**Excerpt:**
Waterfall is the fourth album released for the American market by the English jazz rock band If. It was first issued in 1972 and reached #195 on the Billboard Pop Albums Chart.

It is a rearranged version of If 4, containing two tracks, "Paint Your Pictures" and "Cast No Shadows", in substitution of "You in Your Small Corner" and "Svenska Soma", which had been released on IF 4. The original recording line-up was modified to include two new members, Cliff Davies and Dave Wintour, who filled the drum and bass chairs in substitution of Dennis Elliott and Jim Richardson, respectively.

The album was recorded in London at Command Studios in February and at Morgan Studios in July 1972.

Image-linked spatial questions
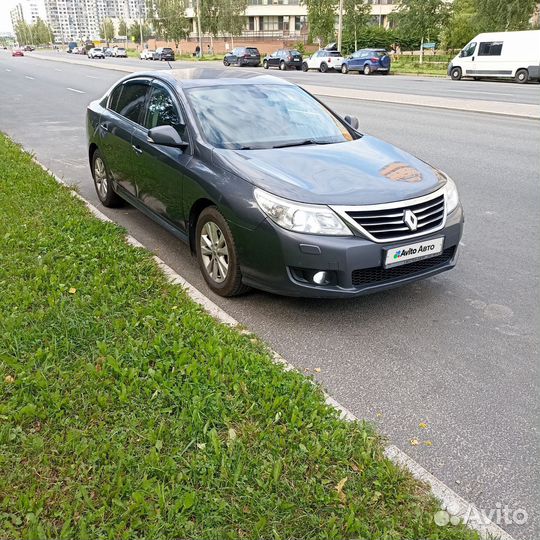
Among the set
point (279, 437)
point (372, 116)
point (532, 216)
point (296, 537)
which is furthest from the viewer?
point (372, 116)

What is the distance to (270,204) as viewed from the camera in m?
3.87

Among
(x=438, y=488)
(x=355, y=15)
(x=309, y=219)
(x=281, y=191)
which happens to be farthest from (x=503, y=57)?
(x=438, y=488)

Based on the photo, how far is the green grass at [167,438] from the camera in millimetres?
2369

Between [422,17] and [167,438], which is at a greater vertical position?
[422,17]

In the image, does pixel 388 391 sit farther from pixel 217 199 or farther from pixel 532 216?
pixel 532 216

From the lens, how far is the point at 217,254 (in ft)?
14.6

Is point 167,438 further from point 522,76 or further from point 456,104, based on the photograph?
point 522,76

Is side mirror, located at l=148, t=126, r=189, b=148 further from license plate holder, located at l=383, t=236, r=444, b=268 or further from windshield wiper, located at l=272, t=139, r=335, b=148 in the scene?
license plate holder, located at l=383, t=236, r=444, b=268

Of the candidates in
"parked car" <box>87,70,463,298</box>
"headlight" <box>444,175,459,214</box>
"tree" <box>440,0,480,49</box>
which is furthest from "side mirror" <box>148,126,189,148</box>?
"tree" <box>440,0,480,49</box>

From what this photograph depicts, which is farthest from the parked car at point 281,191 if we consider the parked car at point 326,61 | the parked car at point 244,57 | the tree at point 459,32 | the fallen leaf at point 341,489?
the tree at point 459,32

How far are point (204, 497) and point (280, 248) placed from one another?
178 cm

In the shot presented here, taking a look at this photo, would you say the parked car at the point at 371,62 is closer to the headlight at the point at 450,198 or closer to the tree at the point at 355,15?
the tree at the point at 355,15

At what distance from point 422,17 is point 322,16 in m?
15.8

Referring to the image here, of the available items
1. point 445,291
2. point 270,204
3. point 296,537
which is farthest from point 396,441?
point 445,291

**What you should do:**
Translate this sentence from the Waterfall passage into Spanish: "The album was recorded in London at Command Studios in February and at Morgan Studios in July 1972." The items have no connection to the Waterfall passage.

**Written solution:**
El álbum se grabó en Londres en Command Studios en febrero y en Morgan Studios en julio de 1972.